> **What you should do**: For the material below, return exactly the lines starting at the line containing "common name: thomson's gazelle" and ending at the line containing "scientific name: Equus quagga burchellii", both ends included, and no others.

::::::::::

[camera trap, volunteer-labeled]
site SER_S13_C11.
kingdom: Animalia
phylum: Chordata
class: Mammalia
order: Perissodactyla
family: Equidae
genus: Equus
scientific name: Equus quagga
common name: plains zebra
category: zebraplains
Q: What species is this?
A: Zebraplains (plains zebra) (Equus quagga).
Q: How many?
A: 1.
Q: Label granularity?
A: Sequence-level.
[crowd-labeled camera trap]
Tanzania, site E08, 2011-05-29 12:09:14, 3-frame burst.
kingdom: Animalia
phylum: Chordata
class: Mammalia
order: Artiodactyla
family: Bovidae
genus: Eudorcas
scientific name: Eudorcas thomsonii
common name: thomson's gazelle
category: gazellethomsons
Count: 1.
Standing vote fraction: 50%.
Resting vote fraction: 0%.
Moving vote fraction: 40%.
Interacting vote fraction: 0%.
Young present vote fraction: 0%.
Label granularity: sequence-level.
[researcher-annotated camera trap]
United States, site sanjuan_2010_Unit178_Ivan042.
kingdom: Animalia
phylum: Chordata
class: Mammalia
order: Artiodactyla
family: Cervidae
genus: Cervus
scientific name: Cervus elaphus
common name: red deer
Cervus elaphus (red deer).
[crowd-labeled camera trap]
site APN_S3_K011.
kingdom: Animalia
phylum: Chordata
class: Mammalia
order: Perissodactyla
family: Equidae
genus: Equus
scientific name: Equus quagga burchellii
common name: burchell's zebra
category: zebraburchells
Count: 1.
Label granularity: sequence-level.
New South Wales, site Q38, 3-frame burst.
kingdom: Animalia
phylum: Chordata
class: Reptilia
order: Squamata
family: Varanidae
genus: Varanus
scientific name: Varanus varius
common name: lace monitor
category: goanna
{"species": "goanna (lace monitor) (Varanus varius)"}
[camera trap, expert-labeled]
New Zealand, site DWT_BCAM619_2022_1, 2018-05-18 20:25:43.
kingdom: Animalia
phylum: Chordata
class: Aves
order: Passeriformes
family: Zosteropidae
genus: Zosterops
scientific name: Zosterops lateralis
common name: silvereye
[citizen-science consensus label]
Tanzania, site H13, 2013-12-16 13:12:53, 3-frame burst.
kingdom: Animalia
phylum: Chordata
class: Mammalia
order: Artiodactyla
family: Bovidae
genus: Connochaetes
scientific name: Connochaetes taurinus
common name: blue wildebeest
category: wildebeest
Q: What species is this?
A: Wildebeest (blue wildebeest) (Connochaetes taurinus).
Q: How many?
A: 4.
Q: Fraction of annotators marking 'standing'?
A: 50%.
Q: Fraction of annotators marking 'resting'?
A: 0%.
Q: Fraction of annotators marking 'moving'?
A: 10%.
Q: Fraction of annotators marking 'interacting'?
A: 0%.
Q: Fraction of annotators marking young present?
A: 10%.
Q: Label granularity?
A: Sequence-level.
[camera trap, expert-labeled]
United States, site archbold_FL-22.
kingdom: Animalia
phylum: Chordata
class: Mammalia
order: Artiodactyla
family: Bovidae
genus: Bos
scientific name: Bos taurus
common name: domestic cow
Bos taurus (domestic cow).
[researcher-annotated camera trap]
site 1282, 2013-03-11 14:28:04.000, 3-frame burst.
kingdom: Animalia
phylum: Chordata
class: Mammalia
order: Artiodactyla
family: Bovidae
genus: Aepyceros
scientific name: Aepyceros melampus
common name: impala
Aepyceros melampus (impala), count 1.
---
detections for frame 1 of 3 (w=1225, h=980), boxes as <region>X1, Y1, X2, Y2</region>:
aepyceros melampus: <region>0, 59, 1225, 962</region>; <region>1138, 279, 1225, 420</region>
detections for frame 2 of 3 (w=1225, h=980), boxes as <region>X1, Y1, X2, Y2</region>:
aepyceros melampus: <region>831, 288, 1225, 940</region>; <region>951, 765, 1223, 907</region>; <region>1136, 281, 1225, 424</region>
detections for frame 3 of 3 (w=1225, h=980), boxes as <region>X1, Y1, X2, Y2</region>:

::::::::::

> **Exercise result**:
common name: thomson's gazelle
category: gazellethomsons
Count: 1.
Standing vote fraction: 50%.
Resting vote fraction: 0%.
Moving vote fraction: 40%.
Interacting vote fraction: 0%.
Young present vote fraction: 0%.
Label granularity: sequence-level.
[researcher-annotated camera trap]
United States, site sanjuan_2010_Unit178_Ivan042.
kingdom: Animalia
phylum: Chordata
class: Mammalia
order: Artiodactyla
family: Cervidae
genus: Cervus
scientific name: Cervus elaphus
common name: red deer
Cervus elaphus (red deer).
[crowd-labeled camera trap]
site APN_S3_K011.
kingdom: Animalia
phylum: Chordata
class: Mammalia
order: Perissodactyla
family: Equidae
genus: Equus
scientific name: Equus quagga burchellii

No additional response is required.